AAMI and BSI Partner to Publish Guidance on Artificial Intelligence

The Association for the Advancement of Medical Instrumentation (AAMI) and the British Standards Institute (BSI) have jointly published guidance documents on performing risk management for machine learning (ML) or artificial intelligence (AI) incorporating medical devices. AAMI Technical Information Report (TIR)34971:2023, Application of ISO 14971 to machine learning in artificial intelligence – Guide, derives from a 2022 AAMI consensus report (CR). The FDA recognized the CR as a guidance document “appropriate for meeting requirements for medical devices under the Federal Food, Drug, and Cosmetic Act.” Developed in collaboration with BSI, the CR was the first AI-related guidance to receive this level of recognition from the Agency. The content of the TIR is substantively the same as the CR content, with only minor spelling and formatting differences between the U.S. and British versions.

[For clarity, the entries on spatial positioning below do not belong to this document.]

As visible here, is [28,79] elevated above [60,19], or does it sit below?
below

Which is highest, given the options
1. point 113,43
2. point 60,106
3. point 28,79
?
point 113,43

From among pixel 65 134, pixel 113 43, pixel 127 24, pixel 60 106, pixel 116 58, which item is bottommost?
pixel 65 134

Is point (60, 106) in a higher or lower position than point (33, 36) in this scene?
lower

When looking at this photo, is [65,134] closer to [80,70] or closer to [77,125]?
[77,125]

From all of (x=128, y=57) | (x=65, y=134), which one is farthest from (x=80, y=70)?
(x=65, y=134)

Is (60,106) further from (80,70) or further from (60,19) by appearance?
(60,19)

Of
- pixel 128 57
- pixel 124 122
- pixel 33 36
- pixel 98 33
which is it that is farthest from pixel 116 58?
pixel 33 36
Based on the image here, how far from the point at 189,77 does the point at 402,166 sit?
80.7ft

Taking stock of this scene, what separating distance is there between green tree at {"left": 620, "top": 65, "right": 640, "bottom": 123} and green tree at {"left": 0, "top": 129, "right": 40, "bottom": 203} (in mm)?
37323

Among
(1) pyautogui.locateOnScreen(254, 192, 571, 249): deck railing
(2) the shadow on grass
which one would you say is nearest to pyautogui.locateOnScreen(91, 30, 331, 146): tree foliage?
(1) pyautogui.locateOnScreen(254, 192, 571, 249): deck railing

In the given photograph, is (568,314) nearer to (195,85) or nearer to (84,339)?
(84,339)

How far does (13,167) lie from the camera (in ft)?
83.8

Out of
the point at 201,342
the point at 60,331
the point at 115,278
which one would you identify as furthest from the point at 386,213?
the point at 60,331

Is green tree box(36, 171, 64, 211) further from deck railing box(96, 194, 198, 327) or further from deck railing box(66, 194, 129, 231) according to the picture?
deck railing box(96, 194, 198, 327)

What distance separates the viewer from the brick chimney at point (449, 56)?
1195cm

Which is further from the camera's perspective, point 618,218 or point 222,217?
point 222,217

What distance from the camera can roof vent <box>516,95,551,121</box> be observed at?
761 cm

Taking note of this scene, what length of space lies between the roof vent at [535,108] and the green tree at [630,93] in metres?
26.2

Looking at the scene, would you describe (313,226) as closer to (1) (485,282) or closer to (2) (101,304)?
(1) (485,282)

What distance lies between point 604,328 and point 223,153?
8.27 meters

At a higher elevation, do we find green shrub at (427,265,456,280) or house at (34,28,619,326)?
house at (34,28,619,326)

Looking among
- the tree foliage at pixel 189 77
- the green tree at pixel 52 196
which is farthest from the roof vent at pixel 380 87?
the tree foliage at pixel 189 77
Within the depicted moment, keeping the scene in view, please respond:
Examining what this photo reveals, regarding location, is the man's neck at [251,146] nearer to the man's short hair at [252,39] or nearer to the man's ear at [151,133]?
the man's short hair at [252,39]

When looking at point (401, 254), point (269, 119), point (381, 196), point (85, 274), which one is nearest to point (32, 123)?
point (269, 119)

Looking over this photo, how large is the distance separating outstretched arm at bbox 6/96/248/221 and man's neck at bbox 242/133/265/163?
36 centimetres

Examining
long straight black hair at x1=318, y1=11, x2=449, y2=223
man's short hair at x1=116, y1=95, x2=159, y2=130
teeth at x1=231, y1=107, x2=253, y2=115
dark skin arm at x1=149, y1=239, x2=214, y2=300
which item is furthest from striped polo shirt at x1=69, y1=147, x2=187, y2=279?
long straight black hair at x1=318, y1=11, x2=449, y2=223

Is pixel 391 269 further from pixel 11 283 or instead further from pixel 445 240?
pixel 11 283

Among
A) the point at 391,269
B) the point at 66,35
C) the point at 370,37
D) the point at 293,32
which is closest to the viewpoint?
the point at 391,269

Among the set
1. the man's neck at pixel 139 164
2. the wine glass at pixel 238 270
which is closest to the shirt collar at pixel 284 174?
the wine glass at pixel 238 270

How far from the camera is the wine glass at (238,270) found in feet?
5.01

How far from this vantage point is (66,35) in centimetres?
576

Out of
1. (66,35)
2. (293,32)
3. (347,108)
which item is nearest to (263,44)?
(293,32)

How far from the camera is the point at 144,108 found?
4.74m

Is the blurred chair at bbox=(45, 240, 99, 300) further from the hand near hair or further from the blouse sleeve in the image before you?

Medtech Intelligence 5/31/2023

Report Links Regulatory Submission Characteristics & Device Recalls

A Minnesota study explored the potential for class II devices to be recalled by analyzing the predicate devices cited in their 510(k) submissions. The authors examined the relationship between the devices seeking clearance, or “applicant devices,” and the predicate devices cited within the applicant devices’ 510(k) submissions. The study found “no significant associations between recall probability and predicate device dissimilarity as measured by nonmatching product types and nonmatching medical specialties.” There appeared to be no increased likelihood that an applicant device would be recalled because of citing predicates that did not match the kind of product the applicant device was or the kind of medical specialty the applicant device treated. They concluded that newer predicate devices may have underlying safety issues unknown to the manufacturers of both the applicant and predicate devices while older predicate devices may have undergone more intensive market scrutiny. It also may be that time allowed the market to develop an understanding of a predicate device’s safety profile. These reasons could explain why recalls appear to be less likely with older predicates. The authors recognized that this result conflicted with FDA’s guidance advising to retire outdated predicate devices.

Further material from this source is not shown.